Le président de la République, Nicolás Maduro, a affirmé ce mercredi que la guerre mondiale a déjà commencé, qui est économique dans sa première phase, à travers des sanctions et des blocus.
« La guerre mondiale dans sa première phase est économique, avec des sanctions, des blocages, des incertitudes sur les prix, dans l’approvisionnement en denrées alimentaires, en matières premières, en produits énergétiques, dans l’utilisation du système financier pour tordre le bras des régions », a-t-il dénoncé.
Depuis l’État de Miranda, lors d’une journée de travail consacrée à la substitution des importations dans l’industrie nationale, le président national a souligné que le danger est que cette guerre en Europe s’étende au reste du monde.
« Il y a un réel danger qu’une guerre nucléaire soit déclenchée dans le monde et le Venezuela sonne la cloche et appelle à l’éveil de la conscience mondiale », a-t-il averti.
Le chef de l’État a insisté sur le fait que le Venezuela joue actuellement un rôle important dans la géopolitique mondiale, notant que « notre parole pèse et vaut dans le monde ».

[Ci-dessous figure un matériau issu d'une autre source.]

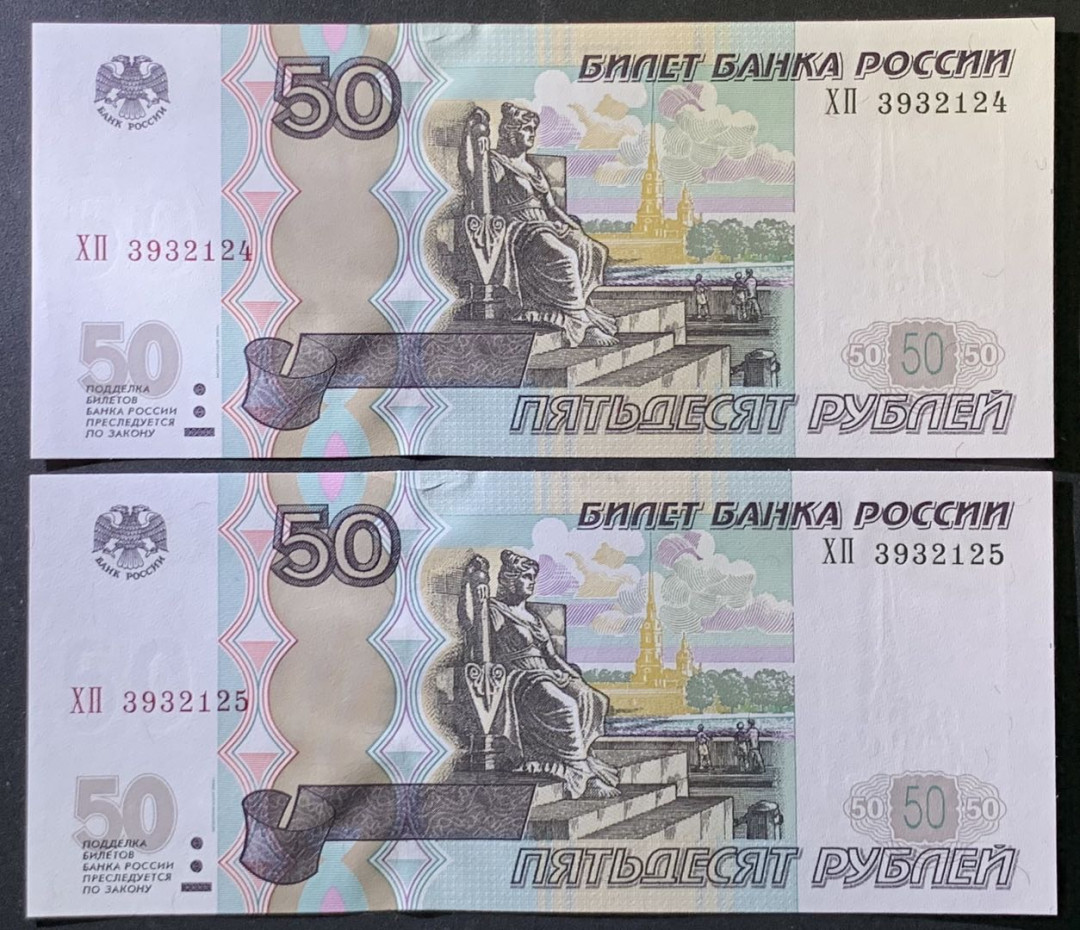 紫瑗钱币——微拍第107期—纸币场（团购） 俄罗斯 1997年 50卢布 2枚一组 UNC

Dans ce scénario, Maduro a réitéré son appel au dialogue et à la paix, « que la guerre économique ne s’intensifie pas et qu’une guerre militaire viendra et ce qui est pire pour l’humanité et pour la survie de notre espèce, une guerre nucléaire »,
Enfin, le Dignitaire a demandé le soutien de tous les secteurs, de tout le peuple vénézuélien pour les démarches que je fais pour la paix au Venezuela, en Amérique latine, dans les Caraïbes et dans le monde.
revenir au dialogue
Lundi dernier, le président Maduro a annoncé la réactivation du processus de dialogue national, avec tous les secteurs du pays pour la paix et le redressement du Venezuela, pour la pluralité et la diversité politiques.

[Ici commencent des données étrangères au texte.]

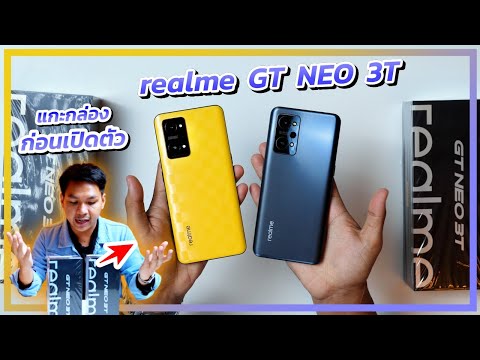 พรีวิว-realme-GT-NEO-3T-เครื่องแรกๆในไทย-คลิปดองเค็ม Tump Yung พรีวิว realme GT NEO 3T เครื่องแรกๆในไทย คลิปดองเค็ม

Depuis le Palais de Miraflores, à Caracas, lors d’une rencontre avec le Conseil des Vice-Présidents, l’Etat-Major des Forces Armées Nationales Bolivariennes (FANB) et le Haut Commandement Politique de la Nation, le Chef de l’Etat a annoncé que ce processus de dialogue sera élargi et reformaté pour assurer l’inclusion de tous les secteurs.

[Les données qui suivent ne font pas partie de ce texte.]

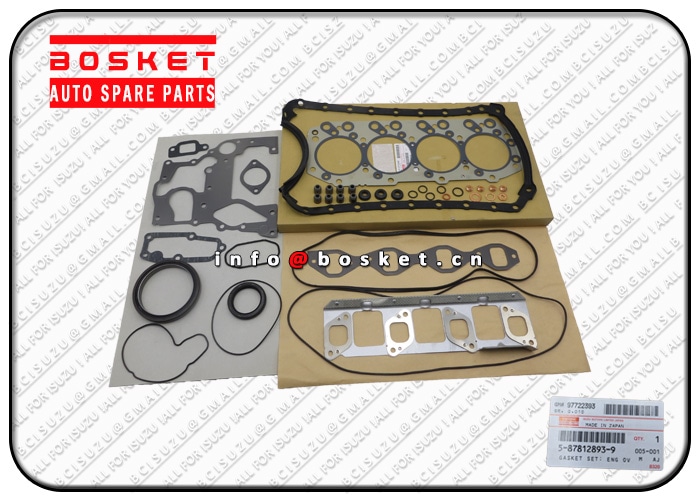 Engine Overhaul Gasket Set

Il a également indiqué qu’il avait tenu une réunion « cordiale et très diplomatique » entre la délégation gouvernementale américaine et la délégation gouvernementale vénézuélienne.
Au cours de la réunion entre les deux délégations, ils ont convenu de travailler sur un ordre du jour pour l’avenir. «Je ratifie toute notre volonté, de la diplomatie, du respect, nous pouvons avancer dans un agenda qui permet le bien-être et la paix de toute l’Amérique».